Целую руки моей святой заступницы Г[рафини] Н[атальи] И[вановны], целую вас, ваше семейство, целую все близкое вашему доброму сердцу и остаюсь по гроб благодарный
художник Т. Шевченко».
Я не мог отказать себе в радости подписать под этим черновым письмом Т. Шевченко: в продолжение 10 лет я писался и подписывался рядовой Т. Шевченко и сегодня в первый раз написал я это душу радующее звание.
27 [июля]. Сегодня за обедом Ираклий Александрович [Усков] сообщил мне важную художественную новость, вычитанную им в «Русском инвалиде». Новость эта для меня интересна своею неновостью. «Инвалид» извещает, что, наконец, колоссальное чудо живописи — картина [А. А] Иванова — Иоанн Креститель [144] окончена! и была представлена римской публике во время пребывания в Риме вдовствующей императрицы Александры Федоровны [145] и, по словам самого художника (в газете сказано — скромного) произвела фурор, какого он не ожидал. Дай, боже, нашому теляті вовка ззісти Но мне что-то страшно за автора Марии Магдалины. [146] Двадцатилетний труд сохранил ли сочность и свежесть жизни? Не увял ли он, как южный роскошный цветок, от долгого и ненужного поливанья, не заплесневел ли он, как хмельное пиво, от долгого брожения? Боже сохрани всякого артиста от такого печального и запоздалого урока.
Еще будучи в Академии, я много слышал об этом колоссальном, тогда уже почти оконченном, труде. Художники нерешительно говорили о нем; аматеры решительно восхищались, — в том числе и покойный Гоголь. Карл Павлович Брюллов никогда ни слова не говорил о картине Иванова, самого же Иванова в шутку называл немцем, — т. е. кропуном, а кропать, по словам великого Брюллова, верный признак бездарности, — с чем я не могу согласиться в отношении Иванова, глядя на его Мэрию Магдалину.
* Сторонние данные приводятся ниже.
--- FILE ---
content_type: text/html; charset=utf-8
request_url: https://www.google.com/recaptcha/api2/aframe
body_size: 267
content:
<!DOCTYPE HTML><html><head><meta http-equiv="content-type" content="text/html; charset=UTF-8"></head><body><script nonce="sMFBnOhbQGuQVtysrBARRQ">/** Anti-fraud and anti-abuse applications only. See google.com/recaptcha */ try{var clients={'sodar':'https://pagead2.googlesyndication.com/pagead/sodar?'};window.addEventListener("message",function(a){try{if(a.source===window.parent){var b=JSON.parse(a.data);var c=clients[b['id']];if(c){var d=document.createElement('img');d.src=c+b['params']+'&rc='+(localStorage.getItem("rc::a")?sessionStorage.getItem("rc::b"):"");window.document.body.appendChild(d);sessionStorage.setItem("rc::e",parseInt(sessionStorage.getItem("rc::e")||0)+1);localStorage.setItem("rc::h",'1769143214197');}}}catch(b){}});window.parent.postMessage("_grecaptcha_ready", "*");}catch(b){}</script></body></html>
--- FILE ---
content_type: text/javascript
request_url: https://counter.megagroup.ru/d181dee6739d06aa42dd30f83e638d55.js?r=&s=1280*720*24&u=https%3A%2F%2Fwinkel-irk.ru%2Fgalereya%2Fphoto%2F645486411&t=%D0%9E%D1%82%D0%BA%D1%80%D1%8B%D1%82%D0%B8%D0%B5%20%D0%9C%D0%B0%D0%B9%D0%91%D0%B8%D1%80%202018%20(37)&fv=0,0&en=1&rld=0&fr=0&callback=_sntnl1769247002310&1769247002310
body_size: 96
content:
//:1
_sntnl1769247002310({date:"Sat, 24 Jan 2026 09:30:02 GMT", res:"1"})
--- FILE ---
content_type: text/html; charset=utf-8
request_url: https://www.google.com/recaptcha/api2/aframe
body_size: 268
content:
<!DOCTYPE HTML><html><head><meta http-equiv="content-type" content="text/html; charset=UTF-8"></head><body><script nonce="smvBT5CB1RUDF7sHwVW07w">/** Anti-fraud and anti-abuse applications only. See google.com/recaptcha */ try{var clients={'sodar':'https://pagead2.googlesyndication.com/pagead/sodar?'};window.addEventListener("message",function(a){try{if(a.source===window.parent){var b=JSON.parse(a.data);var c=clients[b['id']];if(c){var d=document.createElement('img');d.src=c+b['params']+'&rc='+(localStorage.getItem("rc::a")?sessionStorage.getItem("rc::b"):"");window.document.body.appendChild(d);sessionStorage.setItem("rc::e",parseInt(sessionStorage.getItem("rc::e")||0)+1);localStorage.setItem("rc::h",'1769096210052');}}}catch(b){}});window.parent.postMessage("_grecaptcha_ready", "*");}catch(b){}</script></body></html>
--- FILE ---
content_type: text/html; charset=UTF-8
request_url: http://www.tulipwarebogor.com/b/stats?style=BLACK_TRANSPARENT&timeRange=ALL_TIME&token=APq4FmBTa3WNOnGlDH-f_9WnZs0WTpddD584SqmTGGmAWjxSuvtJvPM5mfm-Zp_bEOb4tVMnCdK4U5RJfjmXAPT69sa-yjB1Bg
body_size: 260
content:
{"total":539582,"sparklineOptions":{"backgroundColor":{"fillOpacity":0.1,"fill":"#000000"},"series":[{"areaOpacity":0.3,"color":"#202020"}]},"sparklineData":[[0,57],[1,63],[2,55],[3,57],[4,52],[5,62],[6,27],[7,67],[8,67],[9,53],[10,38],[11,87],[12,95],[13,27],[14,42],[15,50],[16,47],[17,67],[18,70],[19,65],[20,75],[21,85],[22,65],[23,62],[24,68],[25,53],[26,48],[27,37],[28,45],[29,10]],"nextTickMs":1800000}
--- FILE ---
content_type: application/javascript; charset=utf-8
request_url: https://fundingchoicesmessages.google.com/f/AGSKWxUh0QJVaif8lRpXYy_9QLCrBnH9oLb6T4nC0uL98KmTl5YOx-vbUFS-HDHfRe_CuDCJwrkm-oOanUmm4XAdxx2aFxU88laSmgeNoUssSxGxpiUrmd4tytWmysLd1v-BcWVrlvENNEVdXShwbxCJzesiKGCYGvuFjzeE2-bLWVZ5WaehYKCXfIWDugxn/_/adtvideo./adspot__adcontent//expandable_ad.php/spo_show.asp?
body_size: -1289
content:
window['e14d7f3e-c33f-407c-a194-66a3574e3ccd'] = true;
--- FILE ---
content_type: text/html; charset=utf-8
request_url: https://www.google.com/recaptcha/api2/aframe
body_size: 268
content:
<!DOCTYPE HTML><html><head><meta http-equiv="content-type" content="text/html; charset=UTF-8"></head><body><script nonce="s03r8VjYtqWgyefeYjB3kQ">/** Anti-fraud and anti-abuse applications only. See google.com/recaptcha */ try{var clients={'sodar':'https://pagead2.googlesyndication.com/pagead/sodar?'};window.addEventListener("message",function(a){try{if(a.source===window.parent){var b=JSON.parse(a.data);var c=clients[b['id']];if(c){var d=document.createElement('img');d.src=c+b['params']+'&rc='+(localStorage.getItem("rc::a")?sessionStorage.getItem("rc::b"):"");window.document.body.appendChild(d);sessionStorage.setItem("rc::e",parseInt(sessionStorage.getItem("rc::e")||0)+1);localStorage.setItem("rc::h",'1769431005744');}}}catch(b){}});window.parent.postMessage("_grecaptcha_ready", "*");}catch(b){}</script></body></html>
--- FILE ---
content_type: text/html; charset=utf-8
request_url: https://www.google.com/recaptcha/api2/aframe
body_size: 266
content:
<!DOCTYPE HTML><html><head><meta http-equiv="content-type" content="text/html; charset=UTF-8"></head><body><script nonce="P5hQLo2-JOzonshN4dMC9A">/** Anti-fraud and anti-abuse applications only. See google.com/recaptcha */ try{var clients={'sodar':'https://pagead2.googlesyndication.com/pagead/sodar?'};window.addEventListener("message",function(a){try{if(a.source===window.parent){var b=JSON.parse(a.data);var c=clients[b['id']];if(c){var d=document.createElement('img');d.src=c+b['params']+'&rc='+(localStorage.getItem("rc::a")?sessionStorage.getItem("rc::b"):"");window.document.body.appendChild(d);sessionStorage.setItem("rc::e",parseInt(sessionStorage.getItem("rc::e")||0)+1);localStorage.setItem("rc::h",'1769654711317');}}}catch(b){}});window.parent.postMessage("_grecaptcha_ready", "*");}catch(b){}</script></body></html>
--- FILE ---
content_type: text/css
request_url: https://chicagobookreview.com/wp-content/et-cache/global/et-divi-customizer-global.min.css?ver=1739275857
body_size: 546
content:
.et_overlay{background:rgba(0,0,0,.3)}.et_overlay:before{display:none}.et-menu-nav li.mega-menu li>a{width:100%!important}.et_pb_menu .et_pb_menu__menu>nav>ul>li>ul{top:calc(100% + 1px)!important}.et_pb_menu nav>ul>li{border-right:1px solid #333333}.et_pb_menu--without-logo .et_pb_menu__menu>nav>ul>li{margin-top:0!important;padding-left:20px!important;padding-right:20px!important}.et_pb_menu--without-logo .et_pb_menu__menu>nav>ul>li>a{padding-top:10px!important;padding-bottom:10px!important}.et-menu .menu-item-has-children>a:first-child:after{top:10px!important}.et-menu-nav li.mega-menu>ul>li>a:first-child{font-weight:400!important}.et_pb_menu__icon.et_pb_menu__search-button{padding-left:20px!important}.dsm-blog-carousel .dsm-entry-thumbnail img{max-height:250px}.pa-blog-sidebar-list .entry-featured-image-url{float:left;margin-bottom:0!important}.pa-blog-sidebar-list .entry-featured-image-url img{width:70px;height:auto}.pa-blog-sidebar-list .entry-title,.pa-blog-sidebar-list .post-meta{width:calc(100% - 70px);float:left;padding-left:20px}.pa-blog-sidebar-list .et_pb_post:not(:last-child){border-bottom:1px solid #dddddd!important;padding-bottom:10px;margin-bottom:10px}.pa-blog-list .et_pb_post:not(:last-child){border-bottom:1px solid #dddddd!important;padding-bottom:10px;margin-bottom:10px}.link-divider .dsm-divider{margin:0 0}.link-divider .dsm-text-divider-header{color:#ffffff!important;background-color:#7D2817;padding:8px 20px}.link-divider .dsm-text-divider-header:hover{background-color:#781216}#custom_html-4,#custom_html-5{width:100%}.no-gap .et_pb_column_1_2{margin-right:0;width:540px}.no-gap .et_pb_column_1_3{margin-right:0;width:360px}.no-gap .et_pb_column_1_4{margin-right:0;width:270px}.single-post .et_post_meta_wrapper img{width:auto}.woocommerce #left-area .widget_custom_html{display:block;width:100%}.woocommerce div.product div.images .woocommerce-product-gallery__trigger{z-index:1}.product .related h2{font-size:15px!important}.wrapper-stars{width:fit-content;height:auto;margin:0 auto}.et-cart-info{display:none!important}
Восторженное письмо Гоголя ничего не сказало художнику, ни даже опытному знатоку об этом произведении. [147] Теоретики все одним миром мазаны. Граф де-Кенси [148] написал отличнейший трактат о Юпитере Олимпийском — статуе Фидия, издал его in folio, великолепно для своего времени (в начале текущего столетия), и, если бы не приложил к своему роскошному изданию рисунков, художники бы подумали, что душа самого великого Фидия говорит устами вдохновенного графа. Но неуклюжие изобличители — рисунки испортили все дело. Как после этого верить этим восторженным теоретикам? Говорит как будто и дело, а делает чорт знает что. Почтенному графу, вероятно, нравились эти рисунки-уроды, если он приложил их к своему ученому трактату.
Как бы я был рад, если бы картина Иванова опровергла мое предубеждение: к коллекции моих будущих эстампов а la aqua-tinta прибавился бы еще один великолепный эстамп.